Exercise objective = In the records below, substitute "patterned wall panel" for every occurrence of "geometric wall pattern" and write all the records out again with nothing else changed. Leave out the pictures.

__________________________________________________

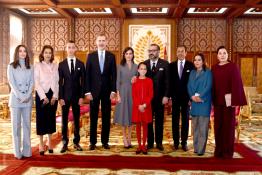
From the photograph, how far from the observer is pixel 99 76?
504 centimetres

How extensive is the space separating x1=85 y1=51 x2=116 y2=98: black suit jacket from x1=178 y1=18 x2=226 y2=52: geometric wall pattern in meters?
8.19

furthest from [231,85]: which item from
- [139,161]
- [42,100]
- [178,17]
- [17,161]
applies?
[178,17]

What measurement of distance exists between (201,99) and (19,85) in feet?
8.22

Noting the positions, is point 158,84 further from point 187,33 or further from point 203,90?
point 187,33

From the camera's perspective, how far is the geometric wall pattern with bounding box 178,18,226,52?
12883 mm

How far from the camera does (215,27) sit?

__________________________________________________

The solution =
From the photograph, how far from the observer is pixel 99 76?
504 centimetres

How extensive is the space separating x1=85 y1=51 x2=116 y2=98: black suit jacket from x1=178 y1=18 x2=226 y2=52: patterned wall panel in meters?
8.19

furthest from [231,85]: which item from
- [139,161]
- [42,100]
- [178,17]
- [17,161]
applies?
[178,17]

What measurement of distance exists between (201,99) and (19,85) in feet?
8.22

Noting the positions, is point 158,84 further from point 187,33 or further from point 203,90?
point 187,33

From the camera's perspective, how far is the patterned wall panel with bounding box 178,18,226,52?
12883 mm

How far from the camera does (215,27) sit?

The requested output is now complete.